_Texto proporcionado_
———

Una tarde, rezando en una capilla lateral de mi parroquia buscaba una respuesta. Apoyé mi frente en una reja que protegía un baúl de madera con una reliquia de santa Teresita de Los Andes. Al abrir los ojos mi vista solo vio una frase: «DA LA VIDA», así tal cual, en mayúsculas. La figura de Cristo Buen Pastor estaba tallada con la inscripción: «El Buen Pastor da la vida» (Jn 10,11). El Buen Pastor me invitaba a ser pastor, a ser pescador de hombres (cf. Lc 5,10). Supe que esa frase era para mí, que correspondía con el anhelo más profundo de mi corazón. Con todo lo que había estado experimentando los años anteriores, esa era la única respuesta que me podía satisfacer plenamente: «DA LA VIDA», dar mi vida. Eso me define, soy un hombre de todo o nada. O daba mi vida o no daba nada.
No recuerdo bien cuándo di el paso. Más bien, creo que fue una cadena de pasos o de muchos «sí» que configuraron mi respuesta, como un gran mosaico que al final dice «sí». En unas misiones de verano en el norte de Argentina con dos legionarios que son pilares de mi vocación, comprendí que mi corazón ya estaba listo para partir. Todavía puedo ver los rayos del sol atardeciendo, que caían sobre muchas sonrisas y una capilla perdida en la precordillera. Al empezar el año lo conté a mis papás: quiero ser sacerdote. Y después de ellos a mis hermanos y a todos los demás. Durante mi primera meditación sabiendo que partiría, arrodillado frente a mi crucifijo –el mismo que me había anunciado mi vocación hace unos años– medité en el pasaje de la Anunciación. Entendí que María dijo «sí» sin saber todo lo que vendría. Ella confió y no se equivocó (cf. Lc 1,26-38). Mi vida sería igual, intuí. Yo también confiaría: Jesús, confío en Ti.

———

_Datos proporcionados_
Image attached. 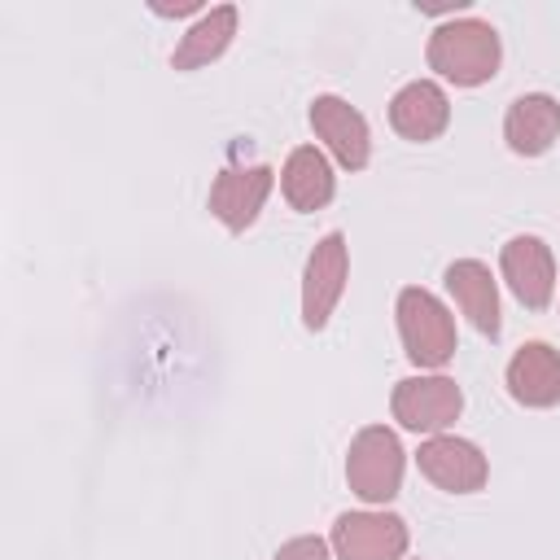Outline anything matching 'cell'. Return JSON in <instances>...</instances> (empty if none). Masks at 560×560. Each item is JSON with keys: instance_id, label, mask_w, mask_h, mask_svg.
I'll return each instance as SVG.
<instances>
[{"instance_id": "cell-1", "label": "cell", "mask_w": 560, "mask_h": 560, "mask_svg": "<svg viewBox=\"0 0 560 560\" xmlns=\"http://www.w3.org/2000/svg\"><path fill=\"white\" fill-rule=\"evenodd\" d=\"M503 44L499 31L481 18H451L429 35V70L455 88H481L499 74Z\"/></svg>"}, {"instance_id": "cell-8", "label": "cell", "mask_w": 560, "mask_h": 560, "mask_svg": "<svg viewBox=\"0 0 560 560\" xmlns=\"http://www.w3.org/2000/svg\"><path fill=\"white\" fill-rule=\"evenodd\" d=\"M271 184H276V171H271L267 162L228 166V171H219L214 184H210V214H214L228 232H245V228L258 219V210H262Z\"/></svg>"}, {"instance_id": "cell-6", "label": "cell", "mask_w": 560, "mask_h": 560, "mask_svg": "<svg viewBox=\"0 0 560 560\" xmlns=\"http://www.w3.org/2000/svg\"><path fill=\"white\" fill-rule=\"evenodd\" d=\"M346 276H350V245L341 232H328L302 271V324L311 332H319L328 324V315L337 311L341 293H346Z\"/></svg>"}, {"instance_id": "cell-13", "label": "cell", "mask_w": 560, "mask_h": 560, "mask_svg": "<svg viewBox=\"0 0 560 560\" xmlns=\"http://www.w3.org/2000/svg\"><path fill=\"white\" fill-rule=\"evenodd\" d=\"M503 140L521 158H538L560 140V101L547 92H525L503 114Z\"/></svg>"}, {"instance_id": "cell-7", "label": "cell", "mask_w": 560, "mask_h": 560, "mask_svg": "<svg viewBox=\"0 0 560 560\" xmlns=\"http://www.w3.org/2000/svg\"><path fill=\"white\" fill-rule=\"evenodd\" d=\"M416 464H420V472H424L438 490H446V494H472V490H481L486 477H490V464H486L481 446L468 442V438H455V433L424 438L420 451H416Z\"/></svg>"}, {"instance_id": "cell-4", "label": "cell", "mask_w": 560, "mask_h": 560, "mask_svg": "<svg viewBox=\"0 0 560 560\" xmlns=\"http://www.w3.org/2000/svg\"><path fill=\"white\" fill-rule=\"evenodd\" d=\"M389 411L402 429L411 433H424V438H438L446 433L459 411H464V394L451 376L442 372H429V376H402L389 394Z\"/></svg>"}, {"instance_id": "cell-17", "label": "cell", "mask_w": 560, "mask_h": 560, "mask_svg": "<svg viewBox=\"0 0 560 560\" xmlns=\"http://www.w3.org/2000/svg\"><path fill=\"white\" fill-rule=\"evenodd\" d=\"M276 560H337V556H332L328 538H319V534H302V538H289V542L276 551Z\"/></svg>"}, {"instance_id": "cell-18", "label": "cell", "mask_w": 560, "mask_h": 560, "mask_svg": "<svg viewBox=\"0 0 560 560\" xmlns=\"http://www.w3.org/2000/svg\"><path fill=\"white\" fill-rule=\"evenodd\" d=\"M201 0H179V4H153V13H166V18H179V13H197Z\"/></svg>"}, {"instance_id": "cell-12", "label": "cell", "mask_w": 560, "mask_h": 560, "mask_svg": "<svg viewBox=\"0 0 560 560\" xmlns=\"http://www.w3.org/2000/svg\"><path fill=\"white\" fill-rule=\"evenodd\" d=\"M508 394L521 402V407H556L560 402V350L547 346V341H525L512 359H508Z\"/></svg>"}, {"instance_id": "cell-14", "label": "cell", "mask_w": 560, "mask_h": 560, "mask_svg": "<svg viewBox=\"0 0 560 560\" xmlns=\"http://www.w3.org/2000/svg\"><path fill=\"white\" fill-rule=\"evenodd\" d=\"M446 293L455 298V306L468 315V324L481 332V337H499V289H494V276L481 258H455L446 267Z\"/></svg>"}, {"instance_id": "cell-5", "label": "cell", "mask_w": 560, "mask_h": 560, "mask_svg": "<svg viewBox=\"0 0 560 560\" xmlns=\"http://www.w3.org/2000/svg\"><path fill=\"white\" fill-rule=\"evenodd\" d=\"M411 534L398 512H341L328 547L337 560H402Z\"/></svg>"}, {"instance_id": "cell-11", "label": "cell", "mask_w": 560, "mask_h": 560, "mask_svg": "<svg viewBox=\"0 0 560 560\" xmlns=\"http://www.w3.org/2000/svg\"><path fill=\"white\" fill-rule=\"evenodd\" d=\"M446 122H451V101H446L442 83H433V79H411L389 101V127L402 140L429 144L446 131Z\"/></svg>"}, {"instance_id": "cell-9", "label": "cell", "mask_w": 560, "mask_h": 560, "mask_svg": "<svg viewBox=\"0 0 560 560\" xmlns=\"http://www.w3.org/2000/svg\"><path fill=\"white\" fill-rule=\"evenodd\" d=\"M311 131L324 140V149L337 158V166L346 171H363L372 158V131L368 118L341 101V96H315L311 105Z\"/></svg>"}, {"instance_id": "cell-16", "label": "cell", "mask_w": 560, "mask_h": 560, "mask_svg": "<svg viewBox=\"0 0 560 560\" xmlns=\"http://www.w3.org/2000/svg\"><path fill=\"white\" fill-rule=\"evenodd\" d=\"M232 35H236V4H214L210 13H201V18L184 31L179 48L171 52V66H175V70L210 66L214 57H223V52H228Z\"/></svg>"}, {"instance_id": "cell-15", "label": "cell", "mask_w": 560, "mask_h": 560, "mask_svg": "<svg viewBox=\"0 0 560 560\" xmlns=\"http://www.w3.org/2000/svg\"><path fill=\"white\" fill-rule=\"evenodd\" d=\"M280 192H284V201H289L293 210H302V214L324 210V206L332 201V192H337V175H332L328 153L315 149V144H298V149L284 158V166H280Z\"/></svg>"}, {"instance_id": "cell-2", "label": "cell", "mask_w": 560, "mask_h": 560, "mask_svg": "<svg viewBox=\"0 0 560 560\" xmlns=\"http://www.w3.org/2000/svg\"><path fill=\"white\" fill-rule=\"evenodd\" d=\"M394 315H398V337H402V350L416 368H446L455 359V315L442 306L438 293L420 289V284H407L394 302Z\"/></svg>"}, {"instance_id": "cell-3", "label": "cell", "mask_w": 560, "mask_h": 560, "mask_svg": "<svg viewBox=\"0 0 560 560\" xmlns=\"http://www.w3.org/2000/svg\"><path fill=\"white\" fill-rule=\"evenodd\" d=\"M402 468H407V451L398 442L394 429L385 424H368L350 438L346 451V481L363 503H389L402 486Z\"/></svg>"}, {"instance_id": "cell-10", "label": "cell", "mask_w": 560, "mask_h": 560, "mask_svg": "<svg viewBox=\"0 0 560 560\" xmlns=\"http://www.w3.org/2000/svg\"><path fill=\"white\" fill-rule=\"evenodd\" d=\"M499 271L516 293V302L529 311H542L556 293V258L542 236H512L499 249Z\"/></svg>"}]
</instances>
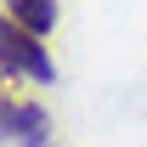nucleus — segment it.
<instances>
[{
    "label": "nucleus",
    "instance_id": "nucleus-1",
    "mask_svg": "<svg viewBox=\"0 0 147 147\" xmlns=\"http://www.w3.org/2000/svg\"><path fill=\"white\" fill-rule=\"evenodd\" d=\"M0 74L6 79H34V85H51L57 79V62L45 51V34L23 28L6 6H0Z\"/></svg>",
    "mask_w": 147,
    "mask_h": 147
},
{
    "label": "nucleus",
    "instance_id": "nucleus-2",
    "mask_svg": "<svg viewBox=\"0 0 147 147\" xmlns=\"http://www.w3.org/2000/svg\"><path fill=\"white\" fill-rule=\"evenodd\" d=\"M6 136H17L23 147H45V136H51V125H45V108L40 102H11V113H6Z\"/></svg>",
    "mask_w": 147,
    "mask_h": 147
},
{
    "label": "nucleus",
    "instance_id": "nucleus-3",
    "mask_svg": "<svg viewBox=\"0 0 147 147\" xmlns=\"http://www.w3.org/2000/svg\"><path fill=\"white\" fill-rule=\"evenodd\" d=\"M6 11L23 28H34V34H51L57 28V0H6Z\"/></svg>",
    "mask_w": 147,
    "mask_h": 147
},
{
    "label": "nucleus",
    "instance_id": "nucleus-4",
    "mask_svg": "<svg viewBox=\"0 0 147 147\" xmlns=\"http://www.w3.org/2000/svg\"><path fill=\"white\" fill-rule=\"evenodd\" d=\"M6 113H11V91H0V125H6Z\"/></svg>",
    "mask_w": 147,
    "mask_h": 147
}]
</instances>
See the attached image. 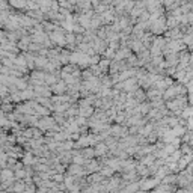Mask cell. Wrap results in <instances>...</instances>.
<instances>
[{"label":"cell","instance_id":"2","mask_svg":"<svg viewBox=\"0 0 193 193\" xmlns=\"http://www.w3.org/2000/svg\"><path fill=\"white\" fill-rule=\"evenodd\" d=\"M41 128H50L51 125H53V119L51 118H47V119H42V121H39V122H36Z\"/></svg>","mask_w":193,"mask_h":193},{"label":"cell","instance_id":"6","mask_svg":"<svg viewBox=\"0 0 193 193\" xmlns=\"http://www.w3.org/2000/svg\"><path fill=\"white\" fill-rule=\"evenodd\" d=\"M136 189H137V186H128L125 190H136Z\"/></svg>","mask_w":193,"mask_h":193},{"label":"cell","instance_id":"5","mask_svg":"<svg viewBox=\"0 0 193 193\" xmlns=\"http://www.w3.org/2000/svg\"><path fill=\"white\" fill-rule=\"evenodd\" d=\"M106 149H107V146H106V145L98 144V145H96V148H95V151H94V154H103Z\"/></svg>","mask_w":193,"mask_h":193},{"label":"cell","instance_id":"4","mask_svg":"<svg viewBox=\"0 0 193 193\" xmlns=\"http://www.w3.org/2000/svg\"><path fill=\"white\" fill-rule=\"evenodd\" d=\"M157 183H158V180H148V183H140V184H142V189H151Z\"/></svg>","mask_w":193,"mask_h":193},{"label":"cell","instance_id":"3","mask_svg":"<svg viewBox=\"0 0 193 193\" xmlns=\"http://www.w3.org/2000/svg\"><path fill=\"white\" fill-rule=\"evenodd\" d=\"M65 88H67V86H65V82H60V83H57V85H53V88H51V89H53L54 92H57V94H59V92H64V91H65Z\"/></svg>","mask_w":193,"mask_h":193},{"label":"cell","instance_id":"1","mask_svg":"<svg viewBox=\"0 0 193 193\" xmlns=\"http://www.w3.org/2000/svg\"><path fill=\"white\" fill-rule=\"evenodd\" d=\"M50 38L56 44H65V36H64V33H60V30H57L54 33H50Z\"/></svg>","mask_w":193,"mask_h":193}]
</instances>
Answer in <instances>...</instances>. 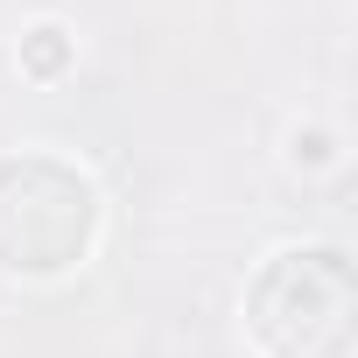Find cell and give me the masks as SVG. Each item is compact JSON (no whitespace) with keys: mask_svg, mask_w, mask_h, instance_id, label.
I'll use <instances>...</instances> for the list:
<instances>
[{"mask_svg":"<svg viewBox=\"0 0 358 358\" xmlns=\"http://www.w3.org/2000/svg\"><path fill=\"white\" fill-rule=\"evenodd\" d=\"M71 50H78V36H71L64 22H36V29L22 36V71H29V78H64V71H71Z\"/></svg>","mask_w":358,"mask_h":358,"instance_id":"3","label":"cell"},{"mask_svg":"<svg viewBox=\"0 0 358 358\" xmlns=\"http://www.w3.org/2000/svg\"><path fill=\"white\" fill-rule=\"evenodd\" d=\"M246 330L267 358H344L358 330L351 260L337 246H281L246 288Z\"/></svg>","mask_w":358,"mask_h":358,"instance_id":"1","label":"cell"},{"mask_svg":"<svg viewBox=\"0 0 358 358\" xmlns=\"http://www.w3.org/2000/svg\"><path fill=\"white\" fill-rule=\"evenodd\" d=\"M99 190L57 155L0 162V267L15 274H64L92 253Z\"/></svg>","mask_w":358,"mask_h":358,"instance_id":"2","label":"cell"},{"mask_svg":"<svg viewBox=\"0 0 358 358\" xmlns=\"http://www.w3.org/2000/svg\"><path fill=\"white\" fill-rule=\"evenodd\" d=\"M288 162L295 169H330L337 162V134L330 127H295L288 134Z\"/></svg>","mask_w":358,"mask_h":358,"instance_id":"4","label":"cell"}]
</instances>
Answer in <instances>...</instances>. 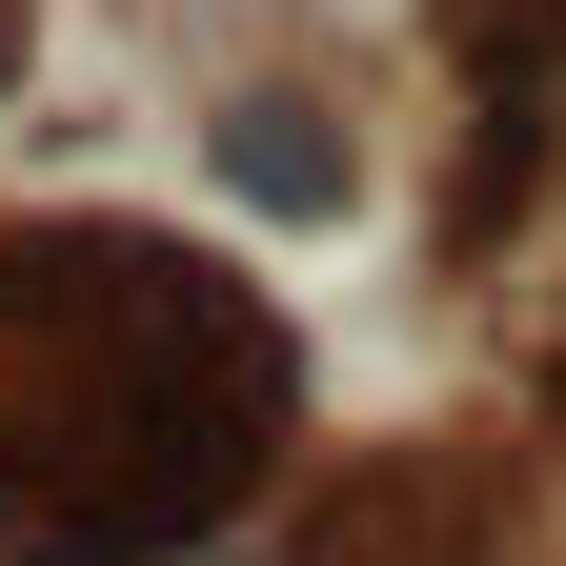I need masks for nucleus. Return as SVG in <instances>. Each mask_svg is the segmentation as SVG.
Listing matches in <instances>:
<instances>
[{
    "instance_id": "1",
    "label": "nucleus",
    "mask_w": 566,
    "mask_h": 566,
    "mask_svg": "<svg viewBox=\"0 0 566 566\" xmlns=\"http://www.w3.org/2000/svg\"><path fill=\"white\" fill-rule=\"evenodd\" d=\"M243 446V324L202 263H41L0 283V526L21 566H122L202 526Z\"/></svg>"
}]
</instances>
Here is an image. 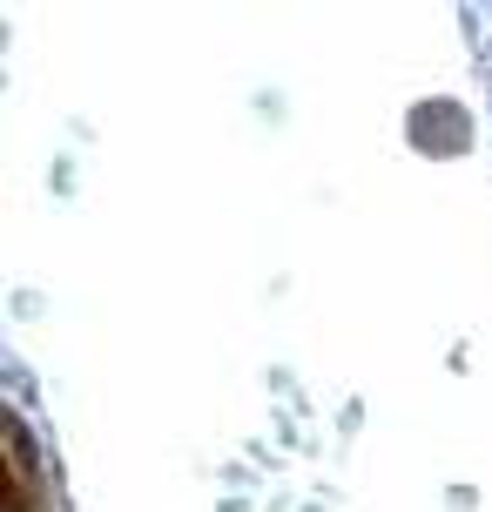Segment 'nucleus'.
I'll return each mask as SVG.
<instances>
[{
	"label": "nucleus",
	"instance_id": "nucleus-1",
	"mask_svg": "<svg viewBox=\"0 0 492 512\" xmlns=\"http://www.w3.org/2000/svg\"><path fill=\"white\" fill-rule=\"evenodd\" d=\"M7 512H34V459H27V432L7 425Z\"/></svg>",
	"mask_w": 492,
	"mask_h": 512
}]
</instances>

———

Reproduzca literalmente el fragmento del texto proporcionado que va desde "Una tarde, rezando" hasta "no daba nada.", ambos incluidos.

_Resultado final_
Una tarde, rezando en una capilla lateral de mi parroquia buscaba una respuesta. Apoyé mi frente en una reja que protegía un baúl de madera con una reliquia de santa Teresita de Los Andes. Al abrir los ojos mi vista solo vio una frase: «DA LA VIDA», así tal cual, en mayúsculas. La figura de Cristo Buen Pastor estaba tallada con la inscripción: «El Buen Pastor da la vida» (Jn 10,11). El Buen Pastor me invitaba a ser pastor, a ser pescador de hombres (cf. Lc 5,10). Supe que esa frase era para mí, que correspondía con el anhelo más profundo de mi corazón. Con todo lo que había estado experimentando los años anteriores, esa era la única respuesta que me podía satisfacer plenamente: «DA LA VIDA», dar mi vida. Eso me define, soy un hombre de todo o nada. O daba mi vida o no daba nada.